The West’s ‘interventions’ into Iraq and Afghanistan and its failure to engage militarily in Syria have caused Moscow to realise that, no matter how hard-line the rhetoric from Washington or the EU, the West actually has no appetite for military confrontation in Ukraine.  In contrast, Russia knows that the West does not know to what lengths Russia will go itself.  Russia has no intention of allowing Ukraine to join NATO and is potentially ready to expunge large amounts of political and financial capital and incur international isolation to achieve this aim.  After Ukraine’s signing of the EFTA in June 2014, Russia may ban the import of Ukrainian goods, which in the short run would significantly impede any attempts in Kyiv to generate an economic recovery.
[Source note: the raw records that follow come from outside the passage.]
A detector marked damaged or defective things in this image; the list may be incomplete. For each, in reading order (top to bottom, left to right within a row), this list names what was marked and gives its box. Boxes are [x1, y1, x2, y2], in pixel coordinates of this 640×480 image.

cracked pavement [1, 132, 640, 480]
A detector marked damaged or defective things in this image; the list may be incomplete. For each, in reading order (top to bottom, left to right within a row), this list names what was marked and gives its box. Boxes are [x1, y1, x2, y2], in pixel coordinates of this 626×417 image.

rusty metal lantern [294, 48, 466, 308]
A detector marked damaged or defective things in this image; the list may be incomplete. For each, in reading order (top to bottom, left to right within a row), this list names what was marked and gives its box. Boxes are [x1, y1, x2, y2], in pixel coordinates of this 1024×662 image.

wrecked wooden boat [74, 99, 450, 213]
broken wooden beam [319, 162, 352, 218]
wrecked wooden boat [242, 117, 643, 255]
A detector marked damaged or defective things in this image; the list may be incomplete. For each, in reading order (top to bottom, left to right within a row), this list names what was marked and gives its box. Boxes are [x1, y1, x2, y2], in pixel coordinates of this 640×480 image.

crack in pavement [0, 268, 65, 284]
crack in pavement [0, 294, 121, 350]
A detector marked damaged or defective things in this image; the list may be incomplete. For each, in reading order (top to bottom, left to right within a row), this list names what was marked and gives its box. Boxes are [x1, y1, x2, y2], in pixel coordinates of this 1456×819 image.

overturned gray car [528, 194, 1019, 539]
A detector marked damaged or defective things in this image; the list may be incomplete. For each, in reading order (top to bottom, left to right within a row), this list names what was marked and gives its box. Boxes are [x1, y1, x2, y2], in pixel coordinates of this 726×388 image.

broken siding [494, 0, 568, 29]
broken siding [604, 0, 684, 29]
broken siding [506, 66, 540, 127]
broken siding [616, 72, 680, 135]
It’s also likely that Russian capital will seek to purchase Ukrainian strategic industrial interests in the short term.

Poroshenko’s main priorities include ending the military unrest by separatists in eastern Ukraine and maintaining the territorial integrity of Ukraine.  Whilst much media attention has been focused on whether or not unrest in eastern Ukraine is directly funded by Moscow, Poroshenko’s more fundamental problem is that the Kyiv administration does not possess political legitimacy in these regions.  He may need to give these regions greater political autonomy within the Ukrainian state.  Failure to do so may lead to further splintering of Ukraine’s territorial integrity.

Following its signing of the EFTA in June 2014, Ukraine has the opportunity to gain some key economic advantages.  Yet, in the short term, numerous difficulties remain. Ukraine relies heavily on exports to Russia and, if Russia decides to ban the import of Ukrainian goods, this would hit the Ukrainian economy hard.  Large parts of Ukraine’s economy remain uncompetitive unless fundamental reforms are implemented, especially in respect of corruption. A cleansing of Ukraine’s business environment is fundamental to the attraction of meaningful Foreign Direct Investment.

Additionally, Poroshenko’s administration will need to gather enough political support amongst Ukraine’s elites to be able to chart a path towards meaningful economic reforms.  Amongst Ukraine’s oligarchs business interests are inextricably entwined with political interests.  Two leading oligarchs – Ihor Kolomoiskkyi (Privat Group), based in Dnipropetrovs’k, and Serhii Taruta (Industrial Union of Donbass), based in Donets’k – have chosen to become governors of these two important regions in eastern Ukraine and thus oppose separatist movements.  Similarly, Rinat Akhmetov, Ukraine’s richest individual, Head of the SCM Group, has shown no support for separatist movements either.  Such political maneuverings demonstrate that they would prefer to maintain full control of their regional fiefdoms within an independent Ukraine than be exposed to supervision from Moscow.

To sum up, as stated at the outset of this post, Ukraine is now dealing with its most serious challenges since becoming independent.  Crimea has been annexed and separatist movements in the Donets’k and Luhans’k regions are demanding greater autonomy from Kyiv or accession into the Russian Federation.   Kyiv badly needs to foster a meaningful political project which strives to create ‘unity out of diversity’, accommodating both the desire to ‘Europeanise’ Ukraine and maintain close links with Russia.